Aim of the exercise => Put every line of the rows below into a Markdown table with the columns No. and Text, numbering each line in order and leaving out blank lines. Leave the pictures out of the table.

Input material =>
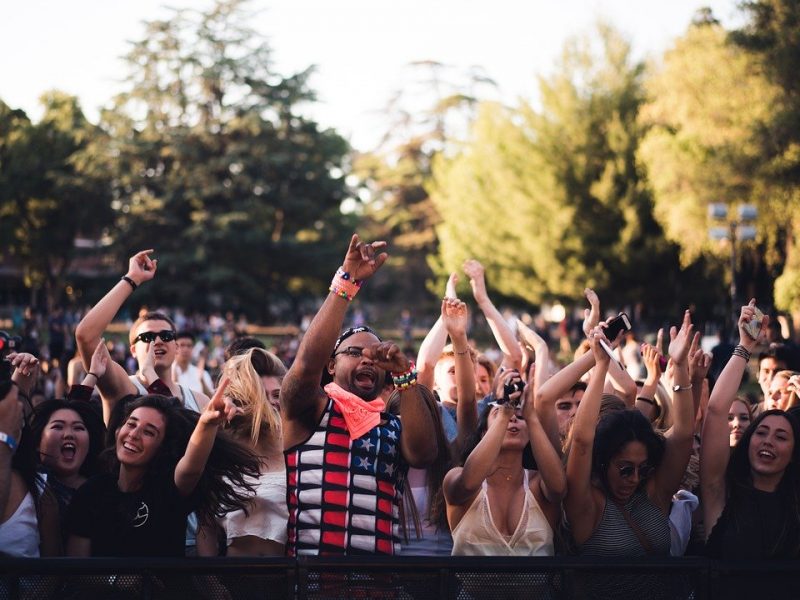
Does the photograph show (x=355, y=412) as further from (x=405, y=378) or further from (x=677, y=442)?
(x=677, y=442)

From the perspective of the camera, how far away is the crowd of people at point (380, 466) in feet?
13.6

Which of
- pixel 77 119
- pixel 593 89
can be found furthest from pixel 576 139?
pixel 77 119

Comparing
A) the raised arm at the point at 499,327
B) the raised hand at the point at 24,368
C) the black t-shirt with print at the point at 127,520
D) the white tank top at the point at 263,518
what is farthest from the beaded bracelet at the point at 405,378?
the raised hand at the point at 24,368

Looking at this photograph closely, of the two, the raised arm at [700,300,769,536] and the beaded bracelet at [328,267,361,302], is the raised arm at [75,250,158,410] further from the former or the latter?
the raised arm at [700,300,769,536]

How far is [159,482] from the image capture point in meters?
4.47

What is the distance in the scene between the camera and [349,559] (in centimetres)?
359

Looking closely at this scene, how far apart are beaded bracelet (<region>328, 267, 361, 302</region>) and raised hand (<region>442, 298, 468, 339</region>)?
2.70ft

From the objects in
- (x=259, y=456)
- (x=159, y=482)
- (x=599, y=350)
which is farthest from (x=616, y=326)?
(x=159, y=482)

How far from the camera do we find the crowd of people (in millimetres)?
4141

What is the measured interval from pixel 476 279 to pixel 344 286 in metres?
2.69

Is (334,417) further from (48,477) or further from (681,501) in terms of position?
(681,501)

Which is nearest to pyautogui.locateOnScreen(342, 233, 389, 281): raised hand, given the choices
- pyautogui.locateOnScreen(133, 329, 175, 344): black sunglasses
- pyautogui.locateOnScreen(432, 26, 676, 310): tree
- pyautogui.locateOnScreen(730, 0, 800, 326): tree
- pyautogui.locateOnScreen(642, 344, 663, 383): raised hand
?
pyautogui.locateOnScreen(642, 344, 663, 383): raised hand

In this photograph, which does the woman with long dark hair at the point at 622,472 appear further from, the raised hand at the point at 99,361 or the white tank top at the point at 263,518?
the raised hand at the point at 99,361

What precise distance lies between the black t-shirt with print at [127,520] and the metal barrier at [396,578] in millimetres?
716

Solution for this problem =>
| No. | Text |
|---|---|
| 1 | Does the photograph show (x=355, y=412) as further from (x=405, y=378) or further from (x=677, y=442)? |
| 2 | (x=677, y=442) |
| 3 | From the perspective of the camera, how far away is the crowd of people at point (380, 466) in feet? |
| 4 | 13.6 |
| 5 | Which of |
| 6 | - pixel 77 119 |
| 7 | - pixel 593 89 |
| 8 | can be found furthest from pixel 576 139? |
| 9 | pixel 77 119 |
| 10 | Comparing |
| 11 | A) the raised arm at the point at 499,327 |
| 12 | B) the raised hand at the point at 24,368 |
| 13 | C) the black t-shirt with print at the point at 127,520 |
| 14 | D) the white tank top at the point at 263,518 |
| 15 | what is farthest from the beaded bracelet at the point at 405,378? |
| 16 | the raised hand at the point at 24,368 |
| 17 | Looking at this photograph closely, of the two, the raised arm at [700,300,769,536] and the beaded bracelet at [328,267,361,302], is the raised arm at [75,250,158,410] further from the former or the latter? |
| 18 | the raised arm at [700,300,769,536] |
| 19 | How far is [159,482] from the image capture point in meters? |
| 20 | 4.47 |
| 21 | What is the distance in the scene between the camera and [349,559] (in centimetres)? |
| 22 | 359 |
| 23 | Looking closely at this scene, how far apart are beaded bracelet (<region>328, 267, 361, 302</region>) and raised hand (<region>442, 298, 468, 339</region>)? |
| 24 | 2.70ft |
| 25 | From the objects in |
| 26 | - (x=259, y=456) |
| 27 | - (x=159, y=482) |
| 28 | - (x=599, y=350) |
| 29 | which is farthest from (x=616, y=326)? |
| 30 | (x=159, y=482) |
| 31 | How far from the camera do we find the crowd of people (in millimetres)? |
| 32 | 4141 |
| 33 | What is the measured interval from pixel 476 279 to pixel 344 286 in metres? |
| 34 | 2.69 |
| 35 | Is (334,417) further from (48,477) or further from (681,501) in terms of position? |
| 36 | (681,501) |
| 37 | Which is nearest to pyautogui.locateOnScreen(342, 233, 389, 281): raised hand, given the choices |
| 38 | - pyautogui.locateOnScreen(133, 329, 175, 344): black sunglasses |
| 39 | - pyautogui.locateOnScreen(432, 26, 676, 310): tree |
| 40 | - pyautogui.locateOnScreen(730, 0, 800, 326): tree |
| 41 | - pyautogui.locateOnScreen(642, 344, 663, 383): raised hand |
| 42 | ? |
| 43 | pyautogui.locateOnScreen(642, 344, 663, 383): raised hand |
| 44 | In this photograph, which does the woman with long dark hair at the point at 622,472 appear further from, the raised hand at the point at 99,361 or the white tank top at the point at 263,518? |
| 45 | the raised hand at the point at 99,361 |
| 46 | What precise distance lies between the black t-shirt with print at [127,520] and the metal barrier at [396,578] in millimetres? |
| 47 | 716 |